State-owned enterprises, Pakistan International Airlines and the Water and Power Development Authority, ate up Rs277 billion of taxpayers’ money in fiscal year 2018, statistics from the State Bank of Pakistan show.
When converted in dollars, the money that keeps PIA and Wapda afloat equals the amount needed to plug the $2.2 billion monthly trade deficit (where imports cost more dollars than exports could earn).
Collectively, these SoEs consumed Rs1.3 trillion of taxpayer money as their total debt and liabilities rose 23.5% last year.
There are about 200 public sector companies and an overwhelming majority of them are in a loss because of mismanagement, operational inefficiencies, ailing infrastructure and political interventions.
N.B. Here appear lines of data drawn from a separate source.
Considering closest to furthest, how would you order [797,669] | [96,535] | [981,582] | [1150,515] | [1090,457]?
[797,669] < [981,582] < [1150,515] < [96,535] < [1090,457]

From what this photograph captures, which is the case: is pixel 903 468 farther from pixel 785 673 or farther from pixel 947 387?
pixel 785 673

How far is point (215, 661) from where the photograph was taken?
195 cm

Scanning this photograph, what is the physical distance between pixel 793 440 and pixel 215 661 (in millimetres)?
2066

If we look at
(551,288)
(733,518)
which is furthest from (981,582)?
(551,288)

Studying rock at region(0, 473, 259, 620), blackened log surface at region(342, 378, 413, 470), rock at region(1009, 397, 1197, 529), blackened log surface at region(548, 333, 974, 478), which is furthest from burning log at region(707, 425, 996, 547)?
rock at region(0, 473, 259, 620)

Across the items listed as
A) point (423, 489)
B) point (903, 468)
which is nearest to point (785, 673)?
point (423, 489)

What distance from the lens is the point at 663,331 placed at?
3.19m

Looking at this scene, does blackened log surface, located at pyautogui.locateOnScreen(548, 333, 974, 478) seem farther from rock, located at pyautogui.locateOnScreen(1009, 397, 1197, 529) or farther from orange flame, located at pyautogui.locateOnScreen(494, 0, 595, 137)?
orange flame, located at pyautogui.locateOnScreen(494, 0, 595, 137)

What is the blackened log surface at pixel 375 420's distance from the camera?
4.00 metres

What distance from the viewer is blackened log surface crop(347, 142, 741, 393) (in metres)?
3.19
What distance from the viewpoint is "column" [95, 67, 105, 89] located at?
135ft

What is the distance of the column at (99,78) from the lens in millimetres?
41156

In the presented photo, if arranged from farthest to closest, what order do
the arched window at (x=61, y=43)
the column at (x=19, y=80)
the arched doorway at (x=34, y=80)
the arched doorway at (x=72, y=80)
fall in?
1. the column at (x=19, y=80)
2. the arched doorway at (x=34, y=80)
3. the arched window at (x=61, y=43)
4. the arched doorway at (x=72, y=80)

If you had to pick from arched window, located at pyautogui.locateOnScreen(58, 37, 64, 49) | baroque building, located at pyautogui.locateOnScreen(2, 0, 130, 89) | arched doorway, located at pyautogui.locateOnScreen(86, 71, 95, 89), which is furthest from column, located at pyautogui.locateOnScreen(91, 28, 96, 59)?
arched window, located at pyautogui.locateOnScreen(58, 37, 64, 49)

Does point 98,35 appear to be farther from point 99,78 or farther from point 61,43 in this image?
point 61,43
These SoEs, particularly the white elephants PIA, Wapda and Pakistan Steel Mills, are a major drain on our economy. However, successive governments have failed to reform them, let alone turn them into profitable entities. For example, the $6.4 billion IMF bailout package the PML-N government had availed in 2013 was, among other things, subject to restructuring and privatization of these loss-making SoEs.
Five years later, Pakistan is in need of another IMF package because it needs to increase its dollar reserves to pay for essential imports such as oil and repay its foreign debt. Islamabad’s quota at the IMF is around $6.5 billion while the dollar equivalent of debt and liabilities by these SoEs is $10.4 billion. This is more than half of the annual trade deficit, which stands at $18 billion.